The Budget Reconciliation Act for Fiscal Year 2018—popularly known as "The Tax Cuts and Jobs Act" (TCJA)—is generally effective as of December 22, 2017, and repeals authority to issue advance refunding bonds and tax-credit bonds after December 31, 2017. However, some of the tax bill's provisions that indirectly impacts tax increment financing (TIFs) take effect immediately, including but not limited to, a provision that makes governmental capital contributions to corporations taxable (repealing portions of section 118). That contribution structure is common in TIF deals for governmental contributions to a corporate TIF developer, if made pursuant to a master development plan that was approved by the governmental contributor on or before December 21, 2017.

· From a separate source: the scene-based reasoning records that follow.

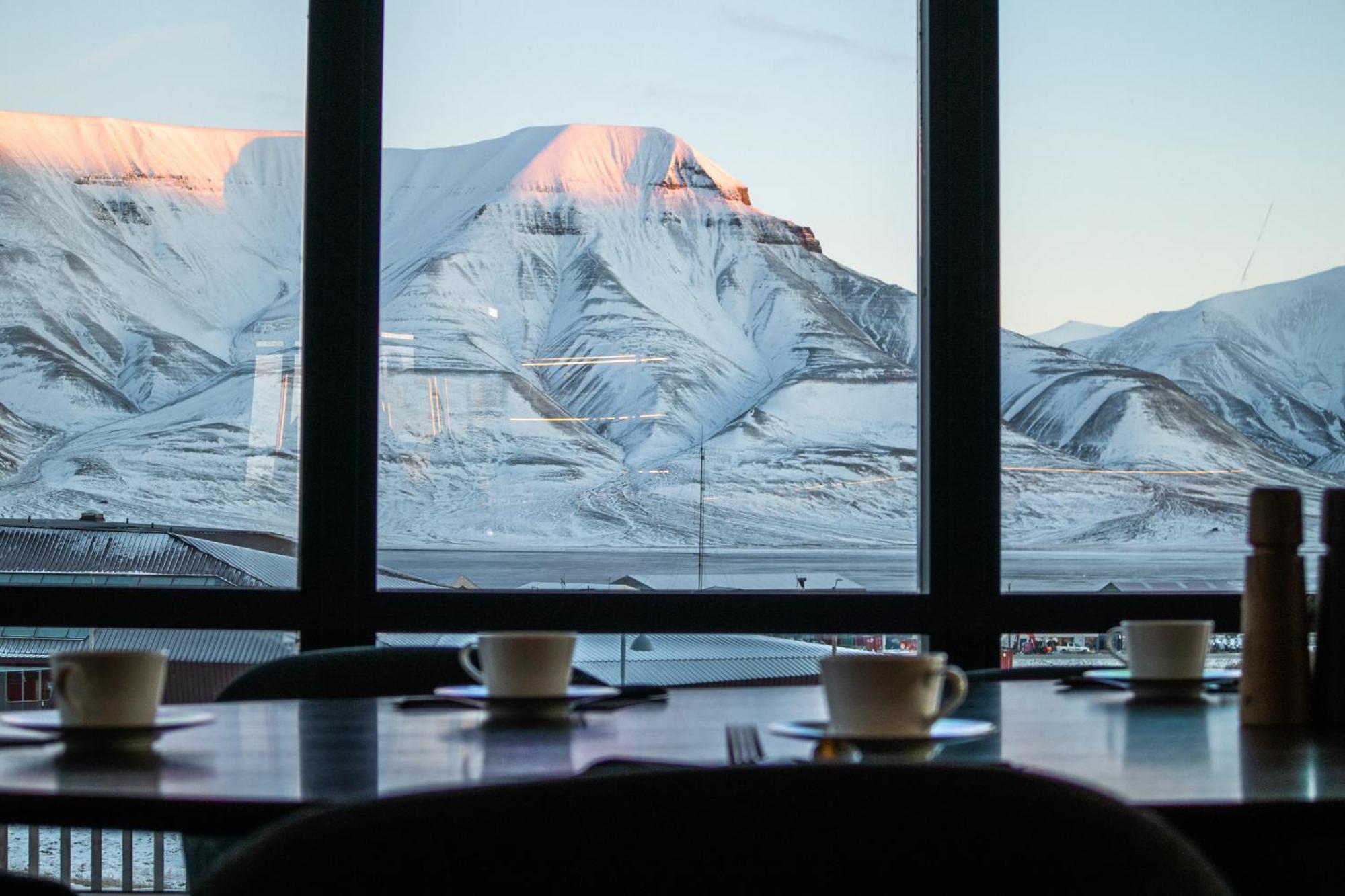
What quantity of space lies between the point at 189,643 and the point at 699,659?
3.38 ft

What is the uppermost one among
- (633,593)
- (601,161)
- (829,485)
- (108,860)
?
(601,161)

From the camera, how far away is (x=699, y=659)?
297 centimetres

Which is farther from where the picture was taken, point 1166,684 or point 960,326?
point 960,326

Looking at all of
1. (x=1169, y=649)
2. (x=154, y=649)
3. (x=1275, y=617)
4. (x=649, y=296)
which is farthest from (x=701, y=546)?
(x=1275, y=617)

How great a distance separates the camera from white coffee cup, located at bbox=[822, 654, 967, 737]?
118 centimetres

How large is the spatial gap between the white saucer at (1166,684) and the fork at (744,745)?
59 centimetres

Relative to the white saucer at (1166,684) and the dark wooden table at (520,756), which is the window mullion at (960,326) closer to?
the white saucer at (1166,684)

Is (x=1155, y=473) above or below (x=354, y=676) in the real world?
above

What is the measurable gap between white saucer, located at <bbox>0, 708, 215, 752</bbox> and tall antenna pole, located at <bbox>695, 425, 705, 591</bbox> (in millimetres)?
1775

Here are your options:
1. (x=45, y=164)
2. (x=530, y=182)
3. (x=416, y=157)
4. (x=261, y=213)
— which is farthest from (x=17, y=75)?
(x=530, y=182)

Other provisions of the TCJA may affect the value of tax-exempt bonds. The TCJA would, for tax years beginning after December 31, 2017, and before January 1, 2026, generally reduce individual marginal tax rates, increase individual income thresholds for higher tax brackets and reduce the number of individuals subject to the alternative minimum tax (“AMT”) by increasing both the exemption amounts and the exemption amount phase-out thresholds for taxpayers other than corporations. For tax years beginning after December 31, 2017, the TCJA would also repeal the corporate alternative minimum tax and would impose a 21% flat income tax on corporations, replacing 15%, 25%, 34%, and 35% marginal tax rates applicable in 2017 under section 11(b) of the Internal Revenue Code. 

These provisions will indirectly affect the value of tax-exempt bonds to bondholders, because a 40% corporate tax rate cut is expected to tighten yields between taxable and tax-exempt securities. The after-tax value of interest paid on tax-exempt bonds is 14% more valuable in a 35% corporate tax environment than in a 21% corporate tax environment. Many banks have anticipated that difference and negotiated provisions in direct purchases which will effectively raise the cost of borrowing for many tax-exempt issuers and borrowers to offset the lower value of tax-exempt debt in an environment with a lower U.S. tax rate. Those provisions may become effective as of January 1, 2018.

The effect of the 21% rate may be felt immediately in many outstanding bonds purchased by banks as a result of interest rate provisions that require a recalculation of the rate, based on a change in the corporate tax rate.